- INSTRUCTIONS
1) Substitute "time alone" for "quality time" in the family blog post, and write out the passage starting with "He is off to" and going on through "that first four.)".
2) Carry on the family blog post from the point where it stops.

- QUOTED PASSAGE
Let’s see, what’s some of the other good stuff going on? My son has been working on his adjustment to 7th grade and, like about half of his class, was behind on work. (I know it was like half his class because the teachers had a list of “opportunity seekers” posted, which meant people who were behind on work.) Today, Sam’s name was erased from the opportunity seekers list! He is caught up on everything and assured me he feels it will be much easier to keep up now that he has gotten caught up. And I believe him, because I have seen that he is working really hard.

Apart from his academic performance, though, I’m just so pleased with how things are going with him emotionally. He was diagnosed with clinical depression near the end of third grade and we have struggled these last three plus years with getting things stabilized and keeping them there. But lately, I feel like his personality is back to the one I knew when he was a little boy of 5 and 6 and 7, before the depression started. He has a great sense of humor and wants to do the right thing and is really a lot of fun to be around!

He is off to a Boy Scout campout this weekend, so Bob and I get a little quality time together. Ooh la la! And tomorrow we’re going to what was scheduled to be our semi-monthly euchre club, but this time has morphed into a Buckeye football party that will end with the euchre game after the football game. I think that is going to be a lot of fun, and kind of a rare day of grown-up fun for us without having to be parental. The only downside is that it will challenge my weight-loss efforts, which have been clipping along successfully. As of Monday I was down four pounds in three weeks, which for me is a phenomenal success. (I mean, a phenomenally successful rate of loss. There are still another ten or so pounds that need to come off along with that first four.)

Well, this is a lot of potentially boring “what’s new in my world” blogging, but I’m going to leave it here. If you want to read a great humorous blog that is a lot funnier and more entertaining than mine will ever be, I urge you to check out Stephanie Lessing’s blog at http://stephanielessing.typepad.com/ . She is the author of She’s Got Issues and Miss Understanding, two wildly funny chick lit books. (I don’t normally read chick lit – but I actually started reading her blog first and figured if it made me laugh out loud most days, then her books had to be good. I was right!)

OK, I’m about to bring up my song-lyric efforts and see if it is possible to write poetry while watching a baseball game. I’ll keep you posted!

- DATASET EXTRACT
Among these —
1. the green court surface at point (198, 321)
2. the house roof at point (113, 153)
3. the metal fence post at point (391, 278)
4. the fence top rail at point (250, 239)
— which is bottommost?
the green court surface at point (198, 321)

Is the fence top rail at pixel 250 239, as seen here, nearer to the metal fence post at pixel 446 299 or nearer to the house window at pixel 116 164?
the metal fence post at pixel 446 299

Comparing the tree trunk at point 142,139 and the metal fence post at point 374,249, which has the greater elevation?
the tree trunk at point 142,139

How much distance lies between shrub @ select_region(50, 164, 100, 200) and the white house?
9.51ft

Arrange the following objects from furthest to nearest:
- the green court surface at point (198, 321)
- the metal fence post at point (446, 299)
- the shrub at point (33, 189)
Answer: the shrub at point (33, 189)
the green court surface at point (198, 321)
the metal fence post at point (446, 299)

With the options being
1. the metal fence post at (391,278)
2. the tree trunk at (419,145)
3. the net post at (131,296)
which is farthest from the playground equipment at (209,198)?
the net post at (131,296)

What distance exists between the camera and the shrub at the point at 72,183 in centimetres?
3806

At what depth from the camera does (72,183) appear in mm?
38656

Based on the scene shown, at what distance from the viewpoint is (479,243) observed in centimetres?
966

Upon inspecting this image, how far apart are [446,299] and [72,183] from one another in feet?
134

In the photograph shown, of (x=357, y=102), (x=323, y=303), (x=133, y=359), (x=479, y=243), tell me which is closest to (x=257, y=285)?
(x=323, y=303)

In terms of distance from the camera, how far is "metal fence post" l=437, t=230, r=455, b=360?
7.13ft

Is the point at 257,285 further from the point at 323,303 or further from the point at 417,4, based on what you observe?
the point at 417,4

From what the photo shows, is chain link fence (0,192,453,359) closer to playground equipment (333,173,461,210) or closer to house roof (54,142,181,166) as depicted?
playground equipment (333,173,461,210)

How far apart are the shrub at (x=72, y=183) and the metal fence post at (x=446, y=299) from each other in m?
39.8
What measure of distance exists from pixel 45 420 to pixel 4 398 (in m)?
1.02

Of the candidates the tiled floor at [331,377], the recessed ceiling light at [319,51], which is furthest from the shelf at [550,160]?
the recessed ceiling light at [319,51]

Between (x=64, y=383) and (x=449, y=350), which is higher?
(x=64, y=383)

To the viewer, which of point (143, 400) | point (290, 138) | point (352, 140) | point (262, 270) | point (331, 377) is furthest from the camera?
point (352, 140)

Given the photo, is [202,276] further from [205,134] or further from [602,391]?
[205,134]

- ANSWERS PROVIDED
1)
He is off to a Boy Scout campout this weekend, so Bob and I get a little time alone together. Ooh la la! And tomorrow we’re going to what was scheduled to be our semi-monthly euchre club, but this time has morphed into a Buckeye football party that will end with the euchre game after the football game. I think that is going to be a lot of fun, and kind of a rare day of grown-up fun for us without having to be parental. The only downside is that it will challenge my weight-loss efforts, which have been clipping along successfully. As of Monday I was down four pounds in three weeks, which for me is a phenomenal success. (I mean, a phenomenally successful rate of loss. There are still another ten or so pounds that need to come off along with that first four.)

2)
Thursday, October 05, 2006

I’ve been gratified to get some feedback on my blog lately. Keep those comments coming – I love the strokes. Though Shannon, I’m really pretty sure I never used the word “Hot” about my employee. It would be unseemly!

A co-worker of my husband’s committed suicide last week. It was hard on all who knew her, of course. Bob was pretty shook up. She left five children, aged 6 through 13. It’s hard to imagine the level of despair that makes a mother lose her judgment that badly. But I guess I’m glad I can’t imagine it. I don’t suppose it would be a good sign if I could.

On a brighter note, I had dinner with one of my oldest and dearest friends Monday night. We have this funny ritual we have established where we get together for a night out once every six months, usually around April and October. (Give or take a month.) We meet at a nice restaurant and have a long, leisurely dinner and visit. We alternate picking up the tab, so we’re each on the hook for one dinner a year. You can feel pretty comfortable with a more extravagant night out knowing it is only one time a year!

It’s fun to observe each other’s lives from that perspective. When you talk every six months, you edit out the minutia and talk about what’s big in your life. Isn’t a shame we can’t bring that same perspective to our own life while we’re living it? I’d love to know as I’m making my little minute by minute decisions which things aren’t going to matter at all and which ones would be worth re-telling in six months! But I don’t think it is at all obvious as I wander through life. Often the activities seem very important – but in retrospect, it is more often the relationships that do.

And on that note, I’m off to important moments in sawing logs!